Mimo bombardowań szpital w Zaporożu odbiera porody. Lubelszczyzna ruszyła z pomocą
Do szpitala w Zaporożu na Ukrainie trafi ratujący życie sprzęt dla noworodków i wcześniaków. transport wyjechał w sobotę sprzed Urzędu Marszałkowskiego w Lublinie. Wśród darów za prawie 90 tys. zł są m.in. aparaty do wspomagania oddychania oraz środki higieniczne.
2023-08-19, 12:48
Samorząd przeznaczył prawie 90 tys. zł na zakup sprzętu ratującego zdrowie i życie noworodków i wcześniaków. Wicemarszałek województwa lubelskiego Zbigniew Wojciechowski wymienił, że chodzi m.in. aparaty do nieinwazyjnego wspomagania oddychania u noworodków, przyrządy do infuzji, cewniki, środki higieny, butelki dla dzieci.
- Sprzęt trafi do szpitala w Zaporożu, gdzie jest teraz bezpośrednie zagrożenie, trwają bombardowania, gdzie przerwano nieopodal tamę w Kachowce, gdzie jest elektrownia atomowa - wymienił wicemarszałek.
"Bezpieczne porody łączą narody"
Zbigniew Wojciechowski podziękował wszystkim osobom, które wspierają Ukrainę, przekazując np. pomoc humanitarną.
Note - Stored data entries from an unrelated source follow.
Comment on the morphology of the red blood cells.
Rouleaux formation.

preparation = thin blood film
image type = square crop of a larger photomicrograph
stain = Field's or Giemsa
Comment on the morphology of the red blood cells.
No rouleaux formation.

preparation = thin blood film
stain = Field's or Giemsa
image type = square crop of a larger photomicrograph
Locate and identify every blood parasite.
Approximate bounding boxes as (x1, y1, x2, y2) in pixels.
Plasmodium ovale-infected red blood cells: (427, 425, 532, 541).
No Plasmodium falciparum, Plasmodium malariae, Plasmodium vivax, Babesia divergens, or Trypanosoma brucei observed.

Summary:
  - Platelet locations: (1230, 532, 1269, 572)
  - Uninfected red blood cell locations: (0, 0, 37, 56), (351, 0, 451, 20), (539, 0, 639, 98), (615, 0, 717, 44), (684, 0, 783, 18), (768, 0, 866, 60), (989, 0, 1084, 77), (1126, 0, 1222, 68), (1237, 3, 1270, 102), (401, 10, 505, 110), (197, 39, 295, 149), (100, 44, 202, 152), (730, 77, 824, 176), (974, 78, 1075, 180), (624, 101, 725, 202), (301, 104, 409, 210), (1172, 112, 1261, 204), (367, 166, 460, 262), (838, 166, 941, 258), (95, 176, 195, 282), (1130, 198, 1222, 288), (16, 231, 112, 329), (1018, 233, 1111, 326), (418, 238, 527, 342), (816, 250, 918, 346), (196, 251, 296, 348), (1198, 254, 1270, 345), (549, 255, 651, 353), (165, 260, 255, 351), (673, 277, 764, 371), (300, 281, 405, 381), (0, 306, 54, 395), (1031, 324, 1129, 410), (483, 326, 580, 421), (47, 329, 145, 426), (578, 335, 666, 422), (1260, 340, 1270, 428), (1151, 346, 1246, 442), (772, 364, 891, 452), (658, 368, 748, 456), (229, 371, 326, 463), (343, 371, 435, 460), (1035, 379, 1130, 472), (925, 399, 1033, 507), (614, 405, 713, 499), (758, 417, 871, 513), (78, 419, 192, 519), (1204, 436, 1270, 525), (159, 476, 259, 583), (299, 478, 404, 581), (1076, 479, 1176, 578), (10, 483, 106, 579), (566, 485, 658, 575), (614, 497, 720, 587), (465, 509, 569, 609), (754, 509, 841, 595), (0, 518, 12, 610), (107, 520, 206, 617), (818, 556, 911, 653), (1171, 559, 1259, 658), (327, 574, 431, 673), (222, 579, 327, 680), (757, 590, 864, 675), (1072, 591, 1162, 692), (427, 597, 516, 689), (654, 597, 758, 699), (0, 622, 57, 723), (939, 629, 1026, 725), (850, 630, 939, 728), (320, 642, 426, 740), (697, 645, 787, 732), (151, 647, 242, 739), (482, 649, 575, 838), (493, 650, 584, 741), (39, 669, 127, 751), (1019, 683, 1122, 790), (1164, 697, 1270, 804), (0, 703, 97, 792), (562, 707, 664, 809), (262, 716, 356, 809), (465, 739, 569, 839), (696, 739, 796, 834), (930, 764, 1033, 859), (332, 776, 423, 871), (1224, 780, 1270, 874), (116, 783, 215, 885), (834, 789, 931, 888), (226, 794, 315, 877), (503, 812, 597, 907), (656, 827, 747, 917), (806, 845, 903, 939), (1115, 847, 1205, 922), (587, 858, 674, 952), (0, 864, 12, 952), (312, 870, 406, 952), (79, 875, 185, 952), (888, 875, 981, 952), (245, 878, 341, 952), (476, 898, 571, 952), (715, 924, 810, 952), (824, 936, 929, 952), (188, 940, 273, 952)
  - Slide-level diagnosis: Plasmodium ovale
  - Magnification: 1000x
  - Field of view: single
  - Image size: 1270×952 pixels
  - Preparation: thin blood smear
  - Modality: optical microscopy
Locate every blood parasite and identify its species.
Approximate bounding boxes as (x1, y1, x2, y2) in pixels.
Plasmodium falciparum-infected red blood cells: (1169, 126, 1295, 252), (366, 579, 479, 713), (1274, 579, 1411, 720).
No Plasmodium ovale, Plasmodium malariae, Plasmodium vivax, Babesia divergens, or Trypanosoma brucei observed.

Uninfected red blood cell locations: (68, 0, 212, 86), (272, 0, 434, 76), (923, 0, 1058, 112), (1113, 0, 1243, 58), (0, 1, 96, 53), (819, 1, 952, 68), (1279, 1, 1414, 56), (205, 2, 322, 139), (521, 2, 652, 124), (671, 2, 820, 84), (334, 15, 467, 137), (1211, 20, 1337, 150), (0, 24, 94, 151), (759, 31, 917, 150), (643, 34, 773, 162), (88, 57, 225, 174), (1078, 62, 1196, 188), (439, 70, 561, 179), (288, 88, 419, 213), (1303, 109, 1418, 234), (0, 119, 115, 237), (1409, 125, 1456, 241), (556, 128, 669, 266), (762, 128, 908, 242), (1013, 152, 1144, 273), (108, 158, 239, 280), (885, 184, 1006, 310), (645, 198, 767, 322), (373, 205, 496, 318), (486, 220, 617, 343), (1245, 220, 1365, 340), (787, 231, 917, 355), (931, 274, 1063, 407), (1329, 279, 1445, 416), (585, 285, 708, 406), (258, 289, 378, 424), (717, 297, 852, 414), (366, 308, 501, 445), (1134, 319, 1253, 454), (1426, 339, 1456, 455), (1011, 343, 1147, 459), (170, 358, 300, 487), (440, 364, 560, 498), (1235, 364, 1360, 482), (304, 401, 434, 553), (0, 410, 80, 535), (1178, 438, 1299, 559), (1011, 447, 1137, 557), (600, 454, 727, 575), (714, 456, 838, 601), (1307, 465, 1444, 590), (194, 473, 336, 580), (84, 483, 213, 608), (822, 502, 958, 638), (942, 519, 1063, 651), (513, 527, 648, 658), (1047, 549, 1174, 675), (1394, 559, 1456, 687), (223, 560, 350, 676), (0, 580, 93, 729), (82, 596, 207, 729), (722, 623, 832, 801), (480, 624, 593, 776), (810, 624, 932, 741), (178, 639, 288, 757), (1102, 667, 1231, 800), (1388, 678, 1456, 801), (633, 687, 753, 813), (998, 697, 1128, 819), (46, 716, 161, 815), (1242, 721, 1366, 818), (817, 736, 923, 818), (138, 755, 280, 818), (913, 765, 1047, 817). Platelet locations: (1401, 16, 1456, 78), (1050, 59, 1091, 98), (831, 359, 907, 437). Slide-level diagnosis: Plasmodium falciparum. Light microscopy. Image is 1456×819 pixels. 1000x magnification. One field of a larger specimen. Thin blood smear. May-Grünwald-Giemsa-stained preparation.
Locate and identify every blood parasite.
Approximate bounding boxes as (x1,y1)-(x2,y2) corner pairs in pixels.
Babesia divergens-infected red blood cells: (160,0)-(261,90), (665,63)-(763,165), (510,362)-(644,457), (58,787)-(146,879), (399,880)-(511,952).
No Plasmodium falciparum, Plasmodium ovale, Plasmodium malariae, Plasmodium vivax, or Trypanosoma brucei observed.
- Wiem, że opadły emocje, że czasami są jakieś nieporozumienia, ale oni walczą również o naszą wolność, niepodległość, o prawa demokratyczne dla siebie i całej Europy z agresorem, z Moskalami - podkreślił.
REKLAMA
Sprzęt został przekazany w ramach akcji "Bezpieczne porody łączą narody", która jest wspólną inicjatywą Caritas Polska oraz Polskiego Towarzystwa Pielęgniarskiego i Polskiego Towarzystwa Położnych.
Krajowy konsultant w dziedzinie pielęgniarstwa ginekologicznego i położniczego prof. Grażyna Iwanowicz-Paulus zwróciła uwagę na potrzebę wsparcia koleżanek po fachu z Ukrainy, bo pomimo trwającej wojny pozostały one na straży.
- Porody się nadal odbywają. Są to porody na długo przed wyznaczonym terminem ze względu na uwarunkowania - zaznaczyła.
Odzież jako materiały opatrunkowe
Zapytana, w jaki sposób ukraiński personel radzi sobie na miejscu przy brakach sprzętu czy środków higieny wyjaśniła, że nic jest w stanie zastąpić aparatury do wspomagania oddechu.
REKLAMA
- Natomiast, jeśli chodzi o materiały opatrunkowe to pozostaje odzież, którą można wykorzystać, wygotować. Niestety ukraińskie położne i pielęgniarki muszą sięgać do tego, czym dysponowano w czasach - można powiedzieć - historycznych, kiedy pępowinę wiązało się tasiemką, a nie klamerką, jak mamy to współcześnie, czy też korzystają z podstawowych narzędzi sterylizowanych i gotowanych - powiedziała prof. Iwanowicz-Paulus.